Qallunaaq
En inuktitut ᖃᓪᓗᓈᖅ, alguien que no es Inuit, normalmente de ascendencia europea.
Me duelen los dedos del frío. Me he quitado las manoplas que me dejaron en el Polar Continental Shelf Program en Ottawa para poder manipular la cámara. La escena, afortunadamente no cambia muy rápido, porque al cabo de unos segundos tengo que dejar la cámara y meter las manos en los bolsillos XXL de la parka para que recuperen la sensibilidad. Aunque no hace un frío excesivo para finales de abril (-15 ºC) mi mediterraneidad lo está aguantado nada más que regular, y hago apuestas conmigo mismo para ver qué se me caerá primero, la nariz o las orejas. Estamos conduciendo ¿navegando? hacia el norte, dejando a la derecha la costa de Broughton Island y a la izquierda la costa de Baffin Island. Voy sentado encima de las cajas de material que hemos amarrado a conciencia en un qamutiik, el trineo tradicional Inuit, el único vehículo que no se acaba desmontando al navegar por la superficie del mar helado. Será un diseño perfeccionado por años de trashumancia polar, pero mi trasero está notando la ausencia de amortiguación y no está de acuerdo con ello.
El paisaje que se despliega ante mi parece irreal: una extensión blanca que se pierde hacia el norte sin un final aparente, extrañamente horizontal, de la que emergen enormes bloques de hielo aquí y allí. Son icebergs que se desprendieron de Groenlandia hace uno, ¿dos?, ¿tres? años y fueron derivando hacia el sur durante el verano y quedaron atrapados cuando el mar se volvió a congelar en invierno. Y así año tras año. La horizontalidad del terreno nevado y las moles de hielo que se levantan desafiantes me hacen imposible olvidar que bajo los patines del qamutiik y la moto de nieve que tira de él hay una capa de poco más de un metro de hielo. Es suficientemente gruesa para soportar nuestro peso, pero aun así da un poco de canguelo saber que bajo el hielo hay un centenar de metros de océano ártico, frío e inhóspito.
Hemos venido a Qikiqtarjuaq invitados por unos colegas de la Universidad Laval, de Canadá, para describir las comunidades bacterianas que viven en el hielo ártico: ¿Qué especies hay? ¿Cuál es su potencial genético? ¿Qué papel juegan en el ecosistema polar?

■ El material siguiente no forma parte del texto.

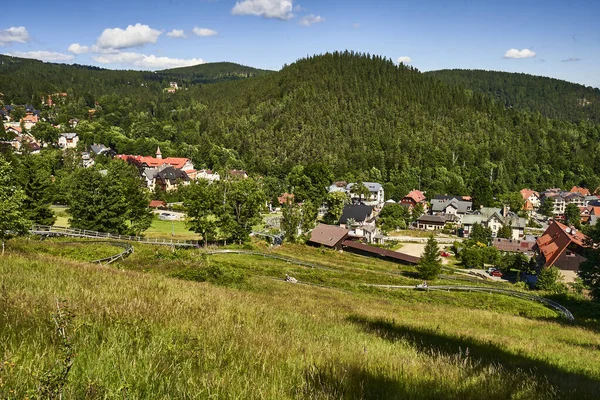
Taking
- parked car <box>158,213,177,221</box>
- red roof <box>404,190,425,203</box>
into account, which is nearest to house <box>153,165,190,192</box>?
parked car <box>158,213,177,221</box>

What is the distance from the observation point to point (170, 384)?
3.76m

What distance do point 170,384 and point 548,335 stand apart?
53.9 ft

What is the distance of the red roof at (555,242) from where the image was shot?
195ft

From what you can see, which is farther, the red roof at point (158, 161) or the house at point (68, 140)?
the house at point (68, 140)

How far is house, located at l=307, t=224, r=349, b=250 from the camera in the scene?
204ft

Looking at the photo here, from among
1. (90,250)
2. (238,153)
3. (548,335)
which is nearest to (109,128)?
(238,153)

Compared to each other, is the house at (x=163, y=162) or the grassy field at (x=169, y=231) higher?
the house at (x=163, y=162)

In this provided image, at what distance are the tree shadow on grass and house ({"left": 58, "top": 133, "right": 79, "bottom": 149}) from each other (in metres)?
152

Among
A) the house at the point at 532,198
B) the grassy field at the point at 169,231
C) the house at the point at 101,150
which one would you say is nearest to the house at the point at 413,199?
the house at the point at 532,198

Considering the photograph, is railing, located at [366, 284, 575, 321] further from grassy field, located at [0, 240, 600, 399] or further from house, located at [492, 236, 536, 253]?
house, located at [492, 236, 536, 253]

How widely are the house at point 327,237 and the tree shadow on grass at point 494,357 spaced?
A: 49865mm

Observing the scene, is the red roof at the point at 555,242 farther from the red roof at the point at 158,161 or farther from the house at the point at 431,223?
the red roof at the point at 158,161

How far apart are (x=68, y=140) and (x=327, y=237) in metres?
114

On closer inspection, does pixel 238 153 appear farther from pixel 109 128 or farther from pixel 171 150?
pixel 109 128
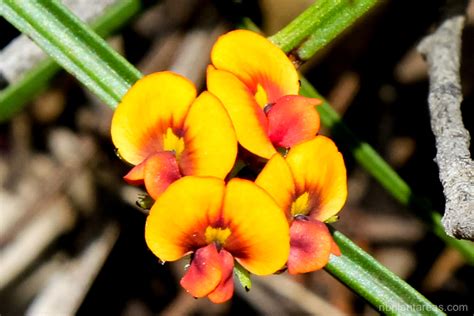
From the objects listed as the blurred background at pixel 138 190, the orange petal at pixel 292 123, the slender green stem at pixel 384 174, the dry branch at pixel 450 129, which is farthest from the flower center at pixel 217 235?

Para mí, va a ser una experiencia única, posiblemente irrepetible, así que por supuesto he traído dos cámaras y toda la película que me pude permitir después de dejarme el sueldo en ropa térmica. Protegidas entre calcetines y forros polares han viajado conmigo una Leica M4-P con un 50 mm Summicron del año 1957, un 28 mm f5.6 chino hecho por no pocos artesanos (puristas abstenerse de opinar) y una Mamiya C330 con un 80 mm f2.8 (estábais leyendo para el cacharreo fotográfico, ¿no? ¿o es que os gustan las bacterias polares?). No solo es mi primera aventura ártica, sino que también es mi primera experiencia fotografiando en climas fríos (creo que el Montseny en enero no cuenta), así que tenía muchas dudas al hacer la maleta: ¿se congelarán los lubricantes de los mecanismos de las cámaras y no podré disparar? ¿El arrastre será demasiado agresivo y se romperá la película al estar bajo cero? ¿Qué sensibilidad de película llevo? ¿Cuánta película? ¿Llevo filtros? ¿Por qué el pato Donald iba siempre sin pantalones y se ponía una toalla en la cintura al salir de la ducha?

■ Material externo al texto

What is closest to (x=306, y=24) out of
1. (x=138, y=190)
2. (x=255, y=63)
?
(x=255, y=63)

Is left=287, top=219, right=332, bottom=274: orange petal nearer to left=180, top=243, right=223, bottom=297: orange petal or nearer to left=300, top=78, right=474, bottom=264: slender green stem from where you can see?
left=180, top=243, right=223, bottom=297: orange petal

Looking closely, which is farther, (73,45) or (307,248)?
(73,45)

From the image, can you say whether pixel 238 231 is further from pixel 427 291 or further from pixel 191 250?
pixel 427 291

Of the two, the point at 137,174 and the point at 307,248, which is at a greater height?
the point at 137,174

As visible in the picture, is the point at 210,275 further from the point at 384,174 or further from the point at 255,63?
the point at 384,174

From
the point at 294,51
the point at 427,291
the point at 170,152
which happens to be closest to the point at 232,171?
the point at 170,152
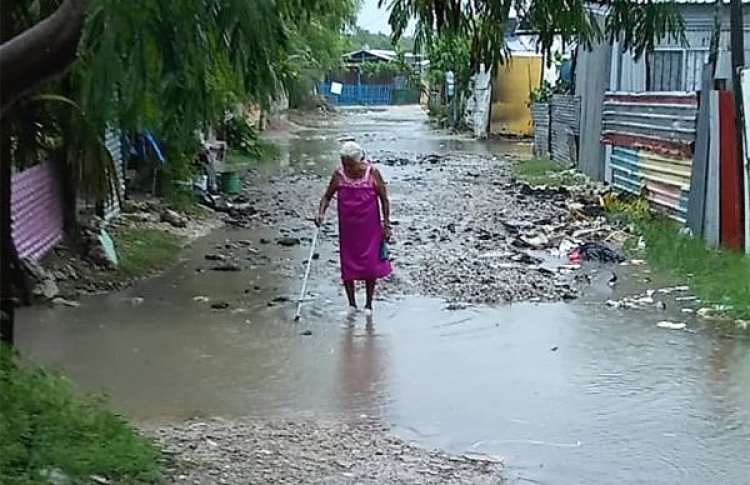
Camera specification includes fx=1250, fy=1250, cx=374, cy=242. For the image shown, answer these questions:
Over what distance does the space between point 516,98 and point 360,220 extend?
28780 millimetres

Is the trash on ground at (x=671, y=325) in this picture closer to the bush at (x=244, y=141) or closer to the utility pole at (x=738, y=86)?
the utility pole at (x=738, y=86)

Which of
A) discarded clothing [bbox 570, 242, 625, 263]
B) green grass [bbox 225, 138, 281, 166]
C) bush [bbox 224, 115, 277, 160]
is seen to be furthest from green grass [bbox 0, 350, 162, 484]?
bush [bbox 224, 115, 277, 160]

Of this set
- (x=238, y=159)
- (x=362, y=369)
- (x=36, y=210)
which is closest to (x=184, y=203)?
(x=36, y=210)

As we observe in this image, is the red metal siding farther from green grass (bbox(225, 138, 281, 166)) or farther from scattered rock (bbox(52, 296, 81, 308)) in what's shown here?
green grass (bbox(225, 138, 281, 166))

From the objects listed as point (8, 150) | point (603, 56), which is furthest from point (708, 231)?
point (603, 56)

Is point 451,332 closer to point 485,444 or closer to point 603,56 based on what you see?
point 485,444

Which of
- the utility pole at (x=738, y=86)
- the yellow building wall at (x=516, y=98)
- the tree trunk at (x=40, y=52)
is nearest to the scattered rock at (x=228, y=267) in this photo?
the utility pole at (x=738, y=86)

Preparar las cámaras para el invierno, como he leído que se hacía antaño, sustituyendo los lubricantes por otros con un punto de fusión más bajo, no era una opción. Por varias razones, la más importante que no tengo idea de quién puede hacer ese trabajo, seguido por que se me echaba el tiempo encima y coronado con que sería necesaria una segunda visita al mecánico para volver a sustituir los lubricantes a la vuelta. Dos cámaras más dos servicios por cámara igual a demasiados euros desembolsados y demasiado riesgo por abrir y cerrar dos cámaras demasiadas veces. Ya se sabe, si montas y desmontas una cosa varias veces, acabarás teniendo dos cosas. Con el dinero que me ahorré en mecánica de cámaras me hice con muchos rollos de Ilford FP4+, en 35 mm y en 120. Tenía en casa algunos rollos de Rollei RPX 400, así que estaba razonablemente tranquilo de que algo saldría independientemente de las condiciones de luz.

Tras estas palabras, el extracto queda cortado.